## Problem
Here are some records; return them all exactly.
******************************
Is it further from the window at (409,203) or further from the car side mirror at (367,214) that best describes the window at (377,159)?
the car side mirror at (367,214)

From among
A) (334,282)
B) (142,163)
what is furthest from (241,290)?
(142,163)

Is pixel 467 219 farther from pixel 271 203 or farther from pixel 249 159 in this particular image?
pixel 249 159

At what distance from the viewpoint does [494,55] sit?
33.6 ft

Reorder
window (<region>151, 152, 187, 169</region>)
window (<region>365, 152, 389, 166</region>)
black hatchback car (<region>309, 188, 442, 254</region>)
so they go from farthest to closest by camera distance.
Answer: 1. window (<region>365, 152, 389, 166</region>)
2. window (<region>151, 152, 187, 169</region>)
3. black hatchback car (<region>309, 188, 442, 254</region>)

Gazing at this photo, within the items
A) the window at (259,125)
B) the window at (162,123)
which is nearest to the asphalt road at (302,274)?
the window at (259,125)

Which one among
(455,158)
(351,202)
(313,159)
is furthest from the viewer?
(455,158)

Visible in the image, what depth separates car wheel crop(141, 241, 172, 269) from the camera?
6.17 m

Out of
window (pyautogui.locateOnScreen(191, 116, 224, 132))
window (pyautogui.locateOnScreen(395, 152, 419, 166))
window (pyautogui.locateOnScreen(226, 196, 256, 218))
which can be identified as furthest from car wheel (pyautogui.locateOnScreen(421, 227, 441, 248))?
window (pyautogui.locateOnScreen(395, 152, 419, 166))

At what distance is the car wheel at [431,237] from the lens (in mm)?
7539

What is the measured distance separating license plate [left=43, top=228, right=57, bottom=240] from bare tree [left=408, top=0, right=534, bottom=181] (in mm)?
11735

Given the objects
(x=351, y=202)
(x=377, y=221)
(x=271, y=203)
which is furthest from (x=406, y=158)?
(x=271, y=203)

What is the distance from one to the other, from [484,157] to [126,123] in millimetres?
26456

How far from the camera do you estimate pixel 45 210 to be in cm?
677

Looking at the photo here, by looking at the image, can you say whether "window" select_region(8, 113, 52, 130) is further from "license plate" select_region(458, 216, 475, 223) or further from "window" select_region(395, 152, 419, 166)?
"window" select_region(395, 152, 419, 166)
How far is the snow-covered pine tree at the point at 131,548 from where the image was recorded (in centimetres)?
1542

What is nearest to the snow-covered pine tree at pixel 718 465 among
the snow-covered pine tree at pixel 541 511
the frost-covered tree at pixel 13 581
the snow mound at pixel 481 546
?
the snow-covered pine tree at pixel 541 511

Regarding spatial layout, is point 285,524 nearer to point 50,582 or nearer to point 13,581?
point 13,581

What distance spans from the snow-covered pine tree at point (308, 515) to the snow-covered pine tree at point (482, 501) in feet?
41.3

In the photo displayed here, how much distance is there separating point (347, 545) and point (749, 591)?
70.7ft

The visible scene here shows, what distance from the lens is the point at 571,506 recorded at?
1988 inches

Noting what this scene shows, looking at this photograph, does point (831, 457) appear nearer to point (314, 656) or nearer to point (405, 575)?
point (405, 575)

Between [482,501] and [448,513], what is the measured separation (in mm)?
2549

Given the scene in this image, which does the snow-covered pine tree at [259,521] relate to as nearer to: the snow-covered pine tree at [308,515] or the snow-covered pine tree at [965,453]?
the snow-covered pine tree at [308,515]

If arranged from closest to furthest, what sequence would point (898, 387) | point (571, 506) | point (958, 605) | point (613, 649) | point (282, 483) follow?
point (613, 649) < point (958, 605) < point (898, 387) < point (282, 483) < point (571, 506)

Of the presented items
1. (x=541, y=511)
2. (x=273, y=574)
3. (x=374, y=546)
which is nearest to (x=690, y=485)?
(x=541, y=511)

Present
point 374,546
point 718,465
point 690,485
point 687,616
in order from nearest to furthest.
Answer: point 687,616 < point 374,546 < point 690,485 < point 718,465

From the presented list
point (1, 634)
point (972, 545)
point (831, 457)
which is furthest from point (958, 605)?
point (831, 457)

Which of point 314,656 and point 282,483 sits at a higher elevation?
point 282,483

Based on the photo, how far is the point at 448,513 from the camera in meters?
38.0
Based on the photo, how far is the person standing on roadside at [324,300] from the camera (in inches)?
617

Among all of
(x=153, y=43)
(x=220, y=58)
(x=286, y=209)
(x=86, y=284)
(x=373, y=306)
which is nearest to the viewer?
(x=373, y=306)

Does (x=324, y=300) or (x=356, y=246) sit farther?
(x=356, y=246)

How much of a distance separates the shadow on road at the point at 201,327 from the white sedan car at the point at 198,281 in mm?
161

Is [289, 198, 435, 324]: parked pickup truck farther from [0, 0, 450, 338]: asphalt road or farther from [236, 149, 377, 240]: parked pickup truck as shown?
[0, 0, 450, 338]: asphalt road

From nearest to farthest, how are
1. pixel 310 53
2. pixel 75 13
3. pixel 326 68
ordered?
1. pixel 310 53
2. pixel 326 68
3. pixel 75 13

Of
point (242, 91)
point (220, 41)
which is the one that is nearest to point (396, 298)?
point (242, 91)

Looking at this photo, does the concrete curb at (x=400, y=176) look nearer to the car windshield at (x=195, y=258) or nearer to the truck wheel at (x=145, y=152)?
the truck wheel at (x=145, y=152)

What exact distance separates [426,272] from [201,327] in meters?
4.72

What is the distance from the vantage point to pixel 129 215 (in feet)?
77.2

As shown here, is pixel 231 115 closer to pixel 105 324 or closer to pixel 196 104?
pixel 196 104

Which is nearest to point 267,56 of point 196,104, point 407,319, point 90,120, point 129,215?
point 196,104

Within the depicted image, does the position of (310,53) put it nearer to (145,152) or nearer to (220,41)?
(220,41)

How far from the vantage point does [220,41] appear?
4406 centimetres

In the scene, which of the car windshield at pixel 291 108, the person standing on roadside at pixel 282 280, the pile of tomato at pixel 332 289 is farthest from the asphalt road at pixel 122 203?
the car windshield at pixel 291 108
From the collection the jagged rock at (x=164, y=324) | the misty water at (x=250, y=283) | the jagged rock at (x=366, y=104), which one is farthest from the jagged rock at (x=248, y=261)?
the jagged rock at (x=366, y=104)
******************************
## Expected output
Is it further from the window at (409,203) or further from the car side mirror at (367,214) that best describes the window at (377,159)?
the car side mirror at (367,214)

From among
A) (334,282)
B) (142,163)
what is furthest from (241,290)?
(142,163)

Is pixel 467 219 farther from pixel 271 203 or farther from pixel 249 159 in this particular image?
pixel 249 159

At what distance from the viewpoint does [494,55] sit?
33.6 ft

Reorder
window (<region>151, 152, 187, 169</region>)
window (<region>365, 152, 389, 166</region>)
black hatchback car (<region>309, 188, 442, 254</region>)
so they go from farthest to closest by camera distance.
Answer: 1. window (<region>365, 152, 389, 166</region>)
2. window (<region>151, 152, 187, 169</region>)
3. black hatchback car (<region>309, 188, 442, 254</region>)

Gazing at this photo, within the items
A) the window at (259,125)
B) the window at (162,123)
which is nearest to the asphalt road at (302,274)?
the window at (259,125)

Which one among
(455,158)
(351,202)
(313,159)
is furthest from the viewer?
(455,158)

Visible in the image, what depth separates car wheel crop(141, 241, 172, 269) from the camera?
6.17 m

Out of
window (pyautogui.locateOnScreen(191, 116, 224, 132))
window (pyautogui.locateOnScreen(395, 152, 419, 166))
window (pyautogui.locateOnScreen(226, 196, 256, 218))
which can be identified as furthest from car wheel (pyautogui.locateOnScreen(421, 227, 441, 248))?
window (pyautogui.locateOnScreen(395, 152, 419, 166))

At what distance is the car wheel at [431,237] from the lens (in mm)?
7539

What is the measured distance separating license plate [left=43, top=228, right=57, bottom=240] from bare tree [left=408, top=0, right=534, bottom=181] (in mm)?
11735

Given the objects
(x=351, y=202)
(x=377, y=221)
(x=271, y=203)
which is furthest from (x=406, y=158)?
(x=271, y=203)

What is the distance from one to the other, from [484,157] to [126,123] in millimetres?
26456

How far from the camera do you estimate pixel 45 210 to be in cm?
677

Looking at the photo here, by looking at the image, can you say whether "window" select_region(8, 113, 52, 130) is further from "license plate" select_region(458, 216, 475, 223) or further from "window" select_region(395, 152, 419, 166)?
"window" select_region(395, 152, 419, 166)
How far is the snow-covered pine tree at the point at 131,548 from where the image was recorded (in centimetres)?
1542

What is nearest to the snow-covered pine tree at pixel 718 465 among
the snow-covered pine tree at pixel 541 511
the frost-covered tree at pixel 13 581
the snow mound at pixel 481 546
?
the snow-covered pine tree at pixel 541 511

Regarding spatial layout, is point 285,524 nearer to point 50,582 or nearer to point 13,581?
point 13,581

What distance spans from the snow-covered pine tree at point (308, 515) to the snow-covered pine tree at point (482, 501) in feet?
41.3

In the photo displayed here, how much distance is there separating point (347, 545) and point (749, 591)?
70.7ft

The visible scene here shows, what distance from the lens is the point at 571,506 recorded at?
1988 inches

Noting what this scene shows, looking at this photograph, does point (831, 457) appear nearer to point (314, 656) or nearer to point (405, 575)?
point (405, 575)

Between [482,501] and [448,513], what is the measured separation (in mm)?
2549

Given the scene in this image, which does the snow-covered pine tree at [259,521] relate to as nearer to: the snow-covered pine tree at [308,515] or the snow-covered pine tree at [965,453]?
the snow-covered pine tree at [308,515]

If arranged from closest to furthest, what sequence would point (898, 387) | point (571, 506) | point (958, 605) | point (613, 649) | point (282, 483) follow?
point (613, 649) < point (958, 605) < point (898, 387) < point (282, 483) < point (571, 506)

Of the presented items
1. (x=541, y=511)
2. (x=273, y=574)
3. (x=374, y=546)
which is nearest to (x=690, y=485)?
(x=541, y=511)

Present
point 374,546
point 718,465
point 690,485
point 687,616
in order from nearest to furthest.
Answer: point 687,616 < point 374,546 < point 690,485 < point 718,465

From the presented list
point (1, 634)
point (972, 545)
point (831, 457)
which is furthest from point (958, 605)?
point (831, 457)

Which of point 314,656 and point 282,483 sits at a higher elevation?
point 282,483

Based on the photo, how far is the point at 448,513 from the camera in meters?
38.0
Based on the photo, how far is the person standing on roadside at [324,300] from the camera (in inches)?
617

Among all of
(x=153, y=43)
(x=220, y=58)
(x=286, y=209)
(x=86, y=284)
(x=373, y=306)
which is nearest to the viewer?
(x=373, y=306)

Does (x=324, y=300) or (x=356, y=246) sit farther?
(x=356, y=246)

How much of a distance separates the shadow on road at the point at 201,327 from the white sedan car at the point at 198,281 in mm?
161

Is [289, 198, 435, 324]: parked pickup truck farther from [0, 0, 450, 338]: asphalt road or farther from [236, 149, 377, 240]: parked pickup truck as shown?
[0, 0, 450, 338]: asphalt road

From nearest to farthest, how are
1. pixel 310 53
2. pixel 75 13
3. pixel 326 68
ordered?
1. pixel 310 53
2. pixel 326 68
3. pixel 75 13

Of
point (242, 91)
point (220, 41)
which is the one that is nearest to point (396, 298)?
point (242, 91)

Looking at this photo, does the concrete curb at (x=400, y=176) look nearer to the car windshield at (x=195, y=258) or nearer to the truck wheel at (x=145, y=152)?
the truck wheel at (x=145, y=152)

What exact distance separates [426,272] from [201,327] in meters?
4.72

What is the distance from the vantage point to pixel 129 215 (in feet)?
77.2

As shown here, is pixel 231 115 closer to pixel 105 324 or closer to pixel 196 104?
pixel 196 104

Which is nearest to point 267,56 of point 196,104, point 407,319, point 90,120, point 129,215?
point 196,104

Within the depicted image, does the position of (310,53) put it nearer to (145,152) or nearer to (220,41)?
(220,41)

How far from the vantage point does [220,41] appear?
4406 centimetres

In the scene, which of the car windshield at pixel 291 108, the person standing on roadside at pixel 282 280, the pile of tomato at pixel 332 289 is farthest from the asphalt road at pixel 122 203?
the car windshield at pixel 291 108
From the collection the jagged rock at (x=164, y=324) | the misty water at (x=250, y=283) | the jagged rock at (x=366, y=104), which one is farthest from the jagged rock at (x=248, y=261)?
the jagged rock at (x=366, y=104)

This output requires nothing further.